O Ministério Público de Contas da Paraíba identificou 53 irregularidades na gestão de Luciene Gomes, ex-prefeita de Bayeux, e recomendou a reprovação de suas contas.
Foto: Reprodução

Um novo parecer do Ministério Público de Contas da Paraíba revelou sérias irregularidades na administração da Prefeitura de Bayeux durante o exercício financeiro de 2021, sob a responsabilidade da ex-prefeita Luciene Gomes. O relatório, que está em tramitação no Tribunal de Contas do Estado da Paraíba, aponta 53 falhas atribuídas à gestora, além de problemas contábeis significativos.

Dentre as irregularidades destacadas, estão a abertura de créditos sem respaldo legal, despesas não empenhadas previamente, pagamentos fora da ordem cronológica e registros financeiros sem a devida comprovação. A auditoria também identificou despesas ilegais ou irregulares, que impactaram diretamente os cofres públicos.

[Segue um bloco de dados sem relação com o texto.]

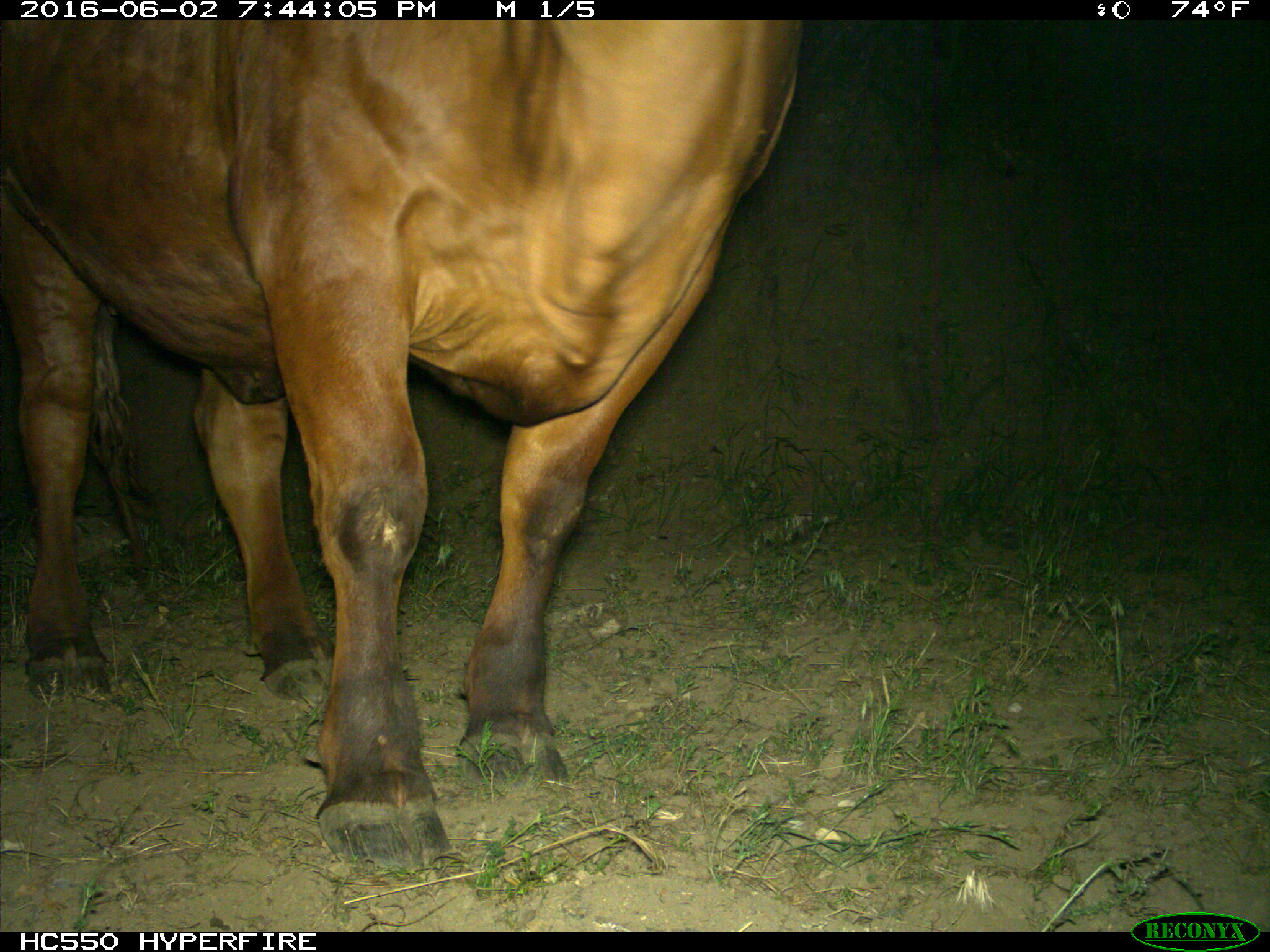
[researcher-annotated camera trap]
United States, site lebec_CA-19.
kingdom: Animalia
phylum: Chordata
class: Mammalia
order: Artiodactyla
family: Bovidae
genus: Bos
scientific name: Bos taurus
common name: domestic cow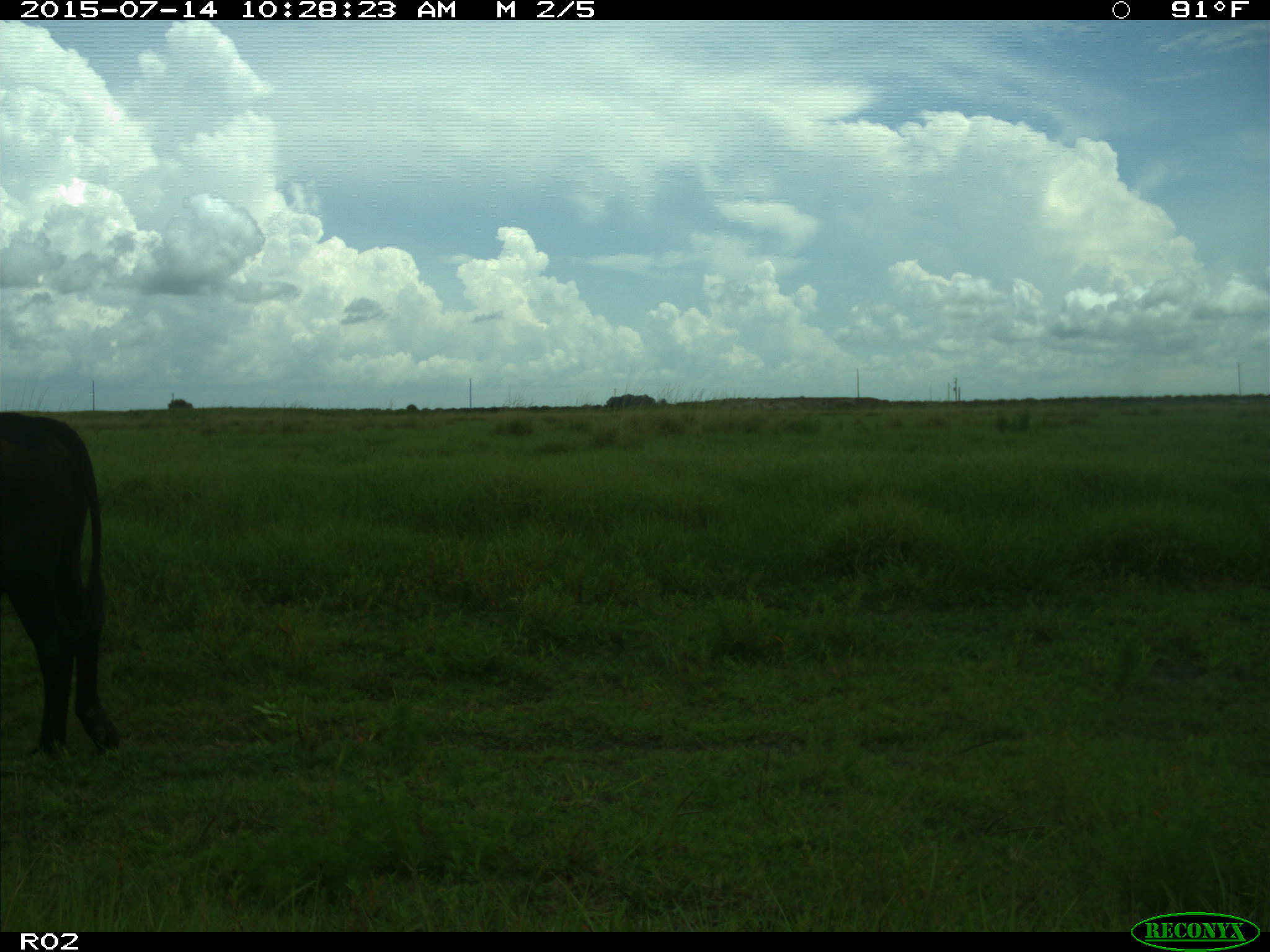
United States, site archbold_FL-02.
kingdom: Animalia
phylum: Chordata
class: Mammalia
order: Artiodactyla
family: Bovidae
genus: Bos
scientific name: Bos taurus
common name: domestic cow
Bos taurus (domestic cow).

O relatório ainda menciona um déficit financeiro considerável ao final do exercício, além de despesas não autorizadas e falta de documentação em diversos processos. Indícios de desvio de finalidade na aplicação de recursos vinculados e uso inadequado de verbas públicas também foram observados.

Na área fiscal, o parecer aponta problemas na gestão de pessoal, como gastos superiores aos limites estabelecidos pela Lei de Responsabilidade Fiscal, aumento de contratações temporárias sem justificativa e acúmulo irregular de cargos. Outro aspecto crítico envolve o pagamento de subsídios a secretários municipais fora dos parâmetros legais, com valores pagos sem previsão em lei municipal.

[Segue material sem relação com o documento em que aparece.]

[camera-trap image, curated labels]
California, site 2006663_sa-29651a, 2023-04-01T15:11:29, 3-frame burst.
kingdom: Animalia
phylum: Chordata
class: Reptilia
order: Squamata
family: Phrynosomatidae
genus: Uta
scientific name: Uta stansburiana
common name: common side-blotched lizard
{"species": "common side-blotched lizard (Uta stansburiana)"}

Embora o Supremo Tribunal Federal permita o pagamento de 13º salário e adicional de férias a agentes políticos, essa autorização depende de legislação local específica, que, segundo a análise, não foi observada em Bayeux.

Em decorrência das irregularidades, o parecer conclui pela rejeição das contas de governo e pela irregularidade das contas de gestão, além de sugerir a apuração de possíveis atos de improbidade administrativa. O Ministério Público de Contas também recomendou a abertura de um procedimento específico para investigar pagamentos feitos por inexigibilidade de licitação relacionados a serviços advocatícios envolvendo royalties.

O caso será submetido ao julgamento do plenário do TCE-PB, que decidirá se acata ou não o entendimento do órgão técnico. Se as irregularidades forem confirmadas, a ex-prefeita poderá enfrentar sanções administrativas e responder judicialmente.